I walked north a few blocks to get away from Hastings (figuring that farther from Hastings would mean less traffic). My first stop was smack in the middle of a street for a full 360° panoramic shot:
[You can click the link there for larger versions. If you have a Java plugin working, you can click the “View Panorama” link on the left of that page for a nice drag-around viewer.]
Making a panorama like this requires 40–50 separate frames (with the lens I have) that are then stitched together. Everything has to be set to manual on the camera (exposure, focus, white balance). The whole process takes 10–15 minutes for a single “picture”.
In this case, each frame was exposed for 1 second at f/5.6, ISO 1600. I left the white balance set for for tungsten light. That’s why the image has the orange colouring from the sodium streetlights. I only had to move our of the way of a car once during that shot.
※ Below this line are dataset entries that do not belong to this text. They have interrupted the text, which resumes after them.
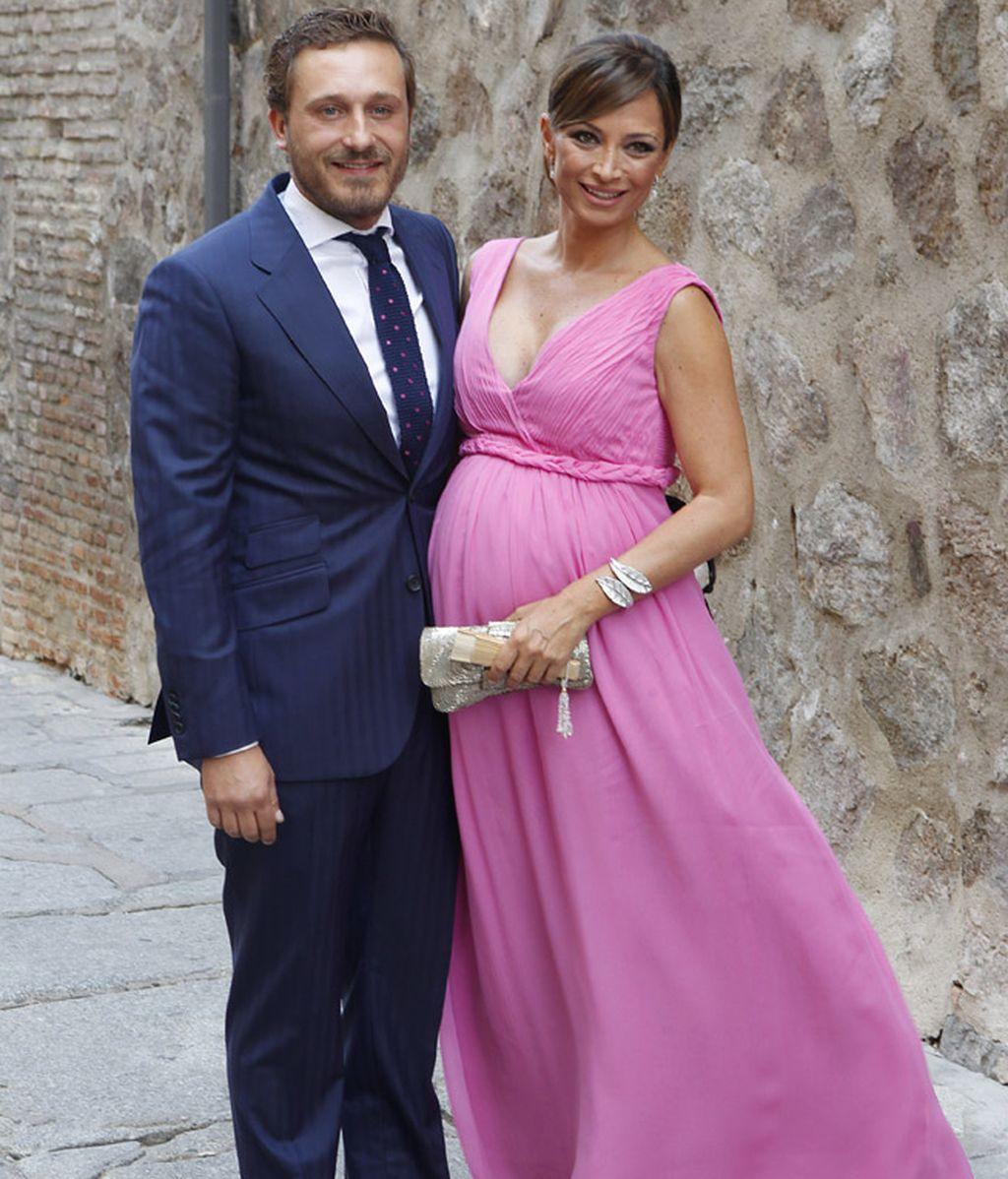 Juan Peña y su embarazadísima novia no faltaron al sarao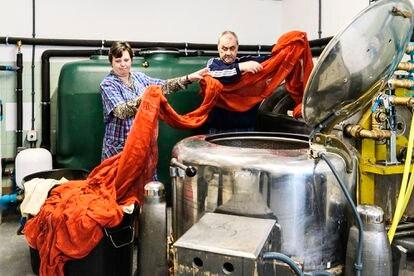 El matrimonio formado por Antonio y Mari Carmen, en la lavandería de la que él es responsable.
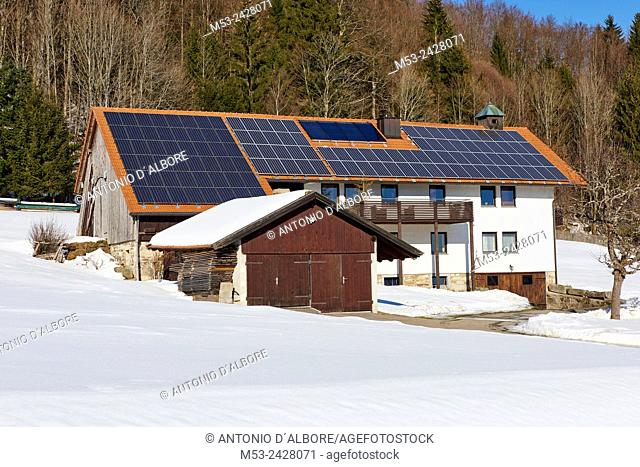 A cottage home with solar panels installed on its roof. Guglod. Freyung-Niederbayern. Bayern. Germany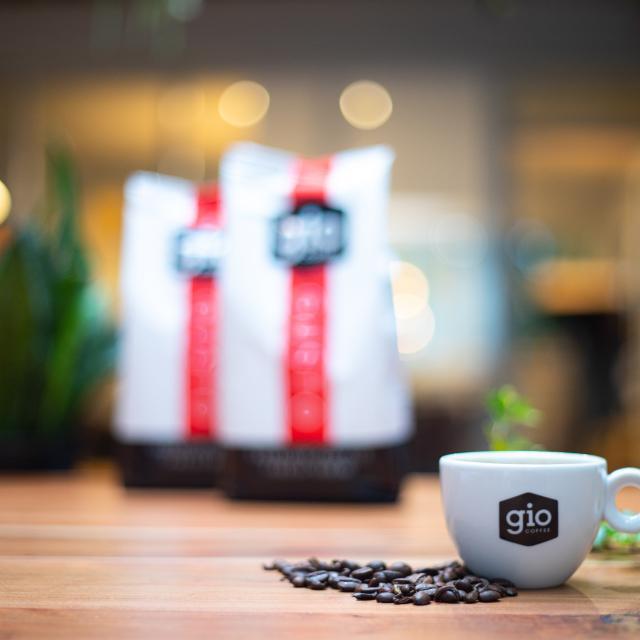 Sfeerbeeld-Gio-Coffee-Gusto-Fresh-Brew-koffiemelange-Zakelijke-Koffie.jpg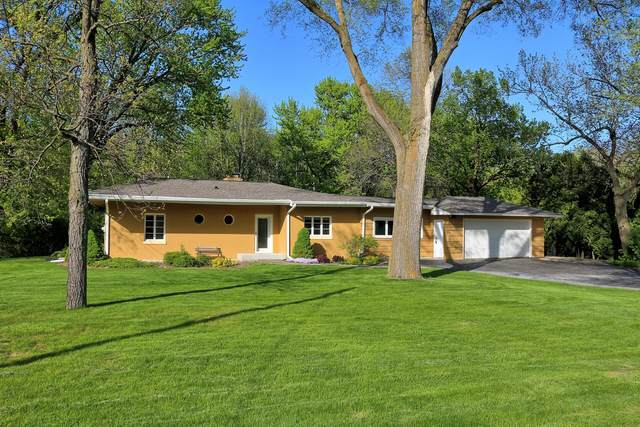 10240 W St Martins Rd, Franklin, WI 53132 (#1755200) :: Tom Didier Real Estate Team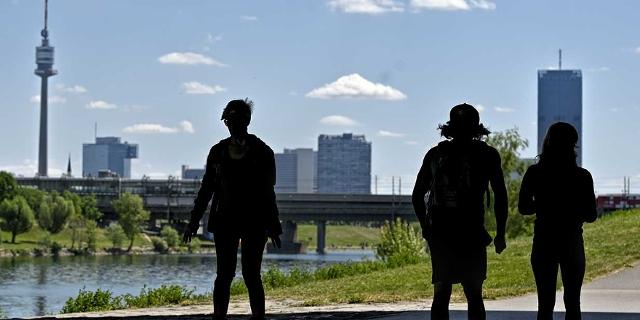 Silhouetten von drei Personen auf der Wiener Donauinsel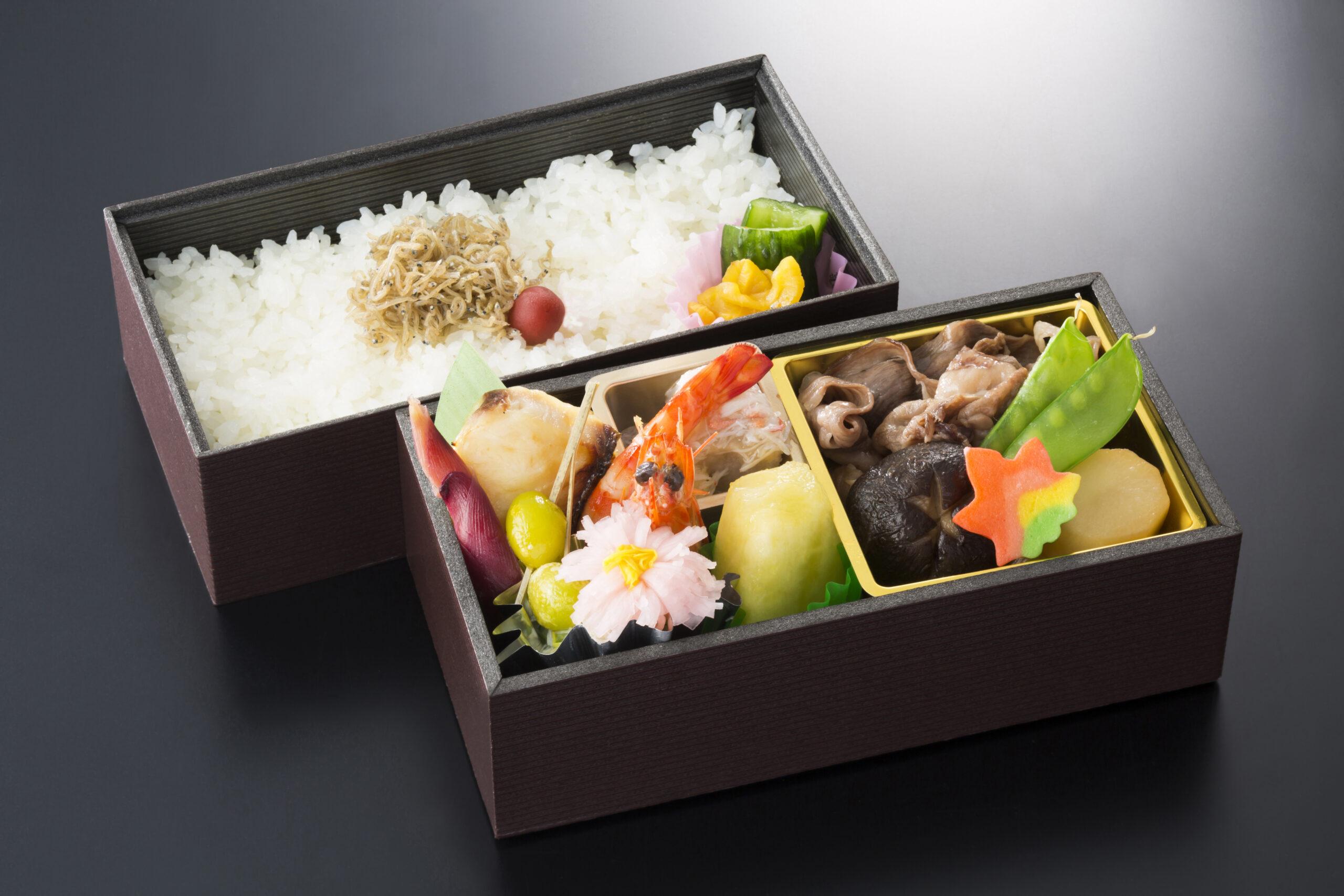 【おまかせ弁当】2,160円/炊込ご飯 2,700円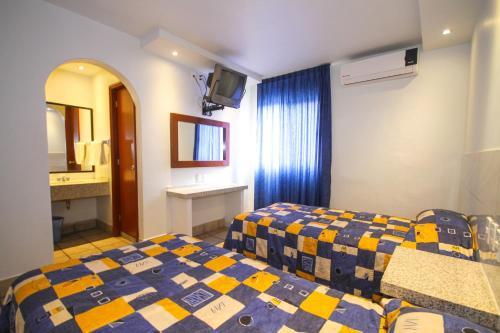 Hotel Arboledas Industrial Photo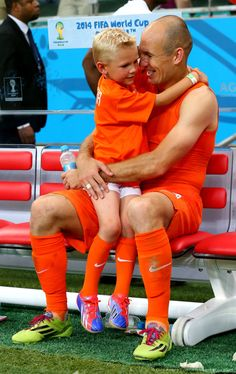 Arjen and his son Cool Pictures, Funny Pictures, World Cup 2014, Hunter Boots, Fifa, Beckham, Superstar, Rubber Rain Boots, Sons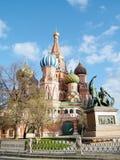 Albahaca del santo de Moscú haber bendecido y el monumento 2011 Foto de archivo libre de regalías
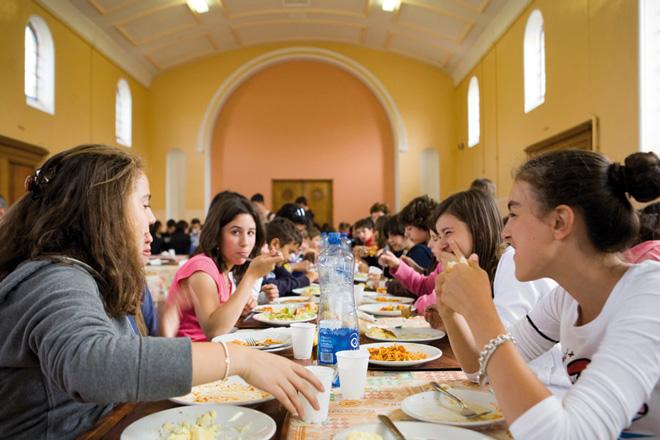 英国校园的学生餐厅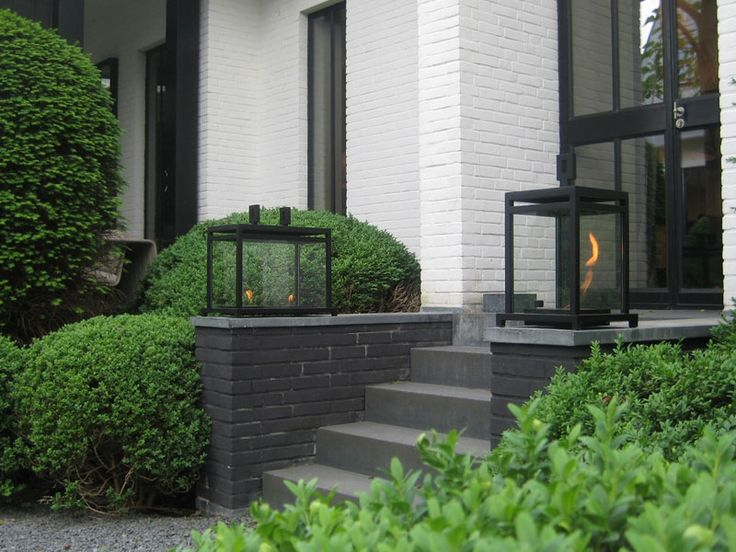 Love this white brick against topiary and black brick. Wolterinck | Buitenharden | Wolterinck Laren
Having had enough of dodging traffic, I found myself a convenient traffic circle for the next one:
The camera settings were the same, except this time I set a custom white balance so the snow is actually white. That is exactly what I was hoping for when I set out.
On the way back, I saw some drops of water that had frozen on a little tree, and couldn’t resist stopping for one last shot of them. I set the aperture to f/2.8 for that shot for maximum Bokeh goodness.
Finally, with frozen fingers, I went home and fired up Hugin to get the panoramas together.
Edit 22:00: Shrunk the panoramas in the gallery. The Java VM seems to have a memory limit that wouldn’t let the originals display.